Mina seems like the perfect daughter. Straight A student. Bound for Harvard. Helps out at her family’s dry cleaning store. Takes care of her hearing-impaired little sister. She is her parents’ pride and joy. From the outside, Mina is doing everything right. On the inside, Mina knows the truth. Her perfect-daughter life is a lie. And it isn’t until she meets someone to whom she cannot lie that she’s willing to consider what the truth might mean, and what it will cost. Because Ysrael, the young migrant worker who dreams of becoming a musician and who comes to work for her family, asks Mina the one question that scares her the most: What does she actually want?
-A copy was provided by Atheneum Books for Young Readers for review-
Wait for Me was a new-to-me title when it showed up on my (metaphorical) doorstep. I hadn’t heard much about it but upon some research found out it was being republished with a pretty new cover and all. I dove into the book not entirely sure what to expect but ready to meet new characters and enjoy a new story.
This review is a hard one to write because upon finishing, I am not entirely sure how I feel about Wait for Me. I am divided on it because there are parts of it I enjoyed and other parts that really made it hard for me to finish the book feeling like I had read something worthwhile.
I think the number one issue I had with the book was just the pacing and really, it’s length. The story takes place over a period of time but I feel like that period of time isn’t really conveyed through the words. Everything seems so rushed to me even though it isn’t rushed. Because there are fewer pages, there isn’t as much room for development so there isn’t that slow burn of getting to know characters and getting to see characters get to know each other.

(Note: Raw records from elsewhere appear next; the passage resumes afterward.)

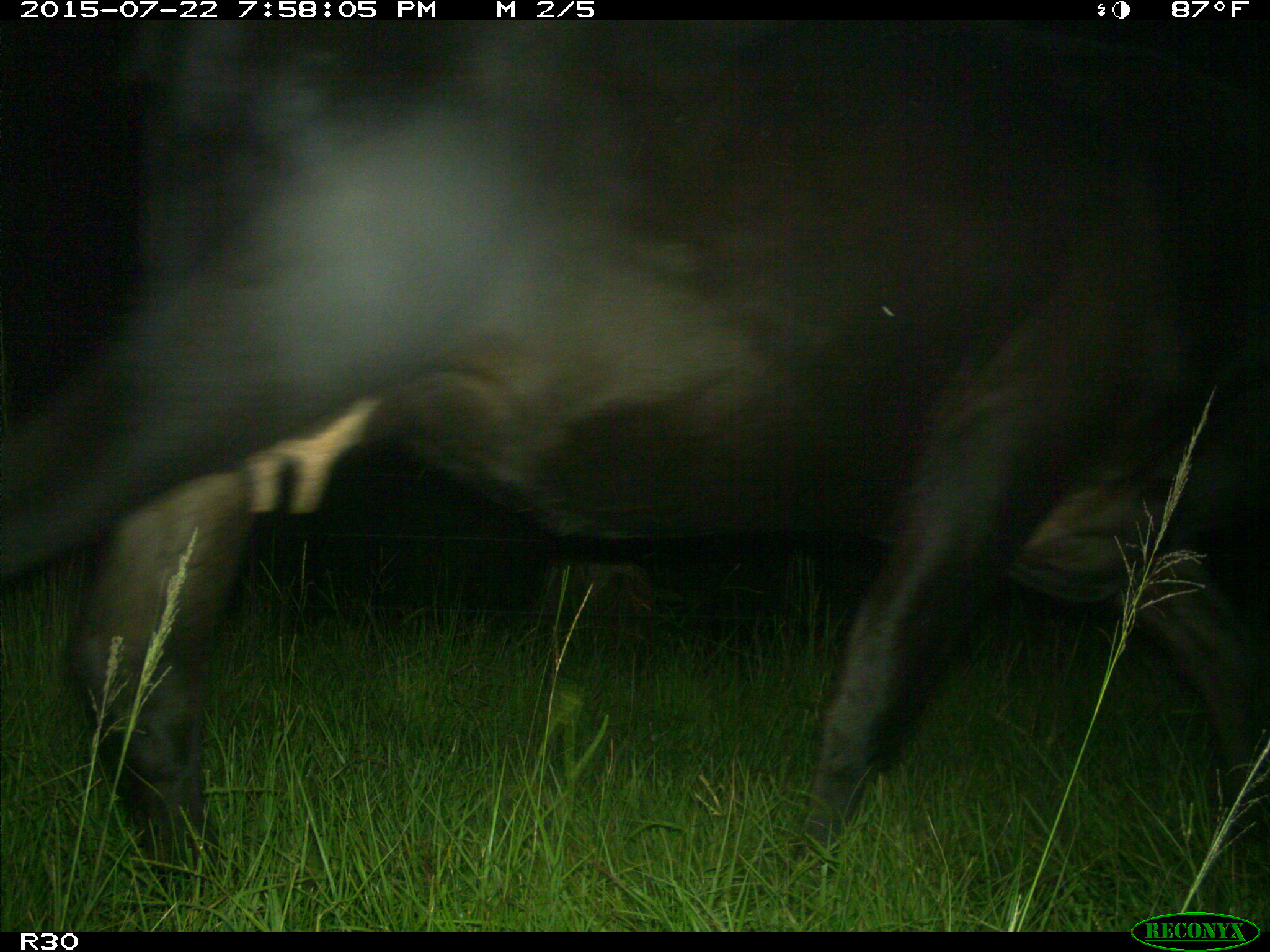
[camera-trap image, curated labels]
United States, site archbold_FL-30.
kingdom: Animalia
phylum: Chordata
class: Mammalia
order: Artiodactyla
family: Bovidae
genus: Bos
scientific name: Bos taurus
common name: domestic cow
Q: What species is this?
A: Bos taurus (domestic cow).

On top of that, there is just too much going on for the number of pages there are. We have sub plots that are resolved and addressed but not in a thorough manner.
Even as I say that though, I actually enjoyed An Na’s writing. There is a lyrical quality to it that just made me keep reading and I almost wonder if the book wouldn’t have been better off had it been written in verse. I know different people feel differently about verse novels but I tend to enjoy them and I feel like Wait for Me would have been infinitely better in verse.
An Na explores a lot of issues particular to the children of immigrants in Wait for Me and I think she does an excellent job of really capturing the complexities of parent/child dynamics that can exist. However, I also feel that I wanted to get to know her parents a little better but tbh, I just enjoy families and could read about them all the time.
Overall, I don’t know if I can claim to have loved the novel but I do think it is worth the read and an important book in this day and age.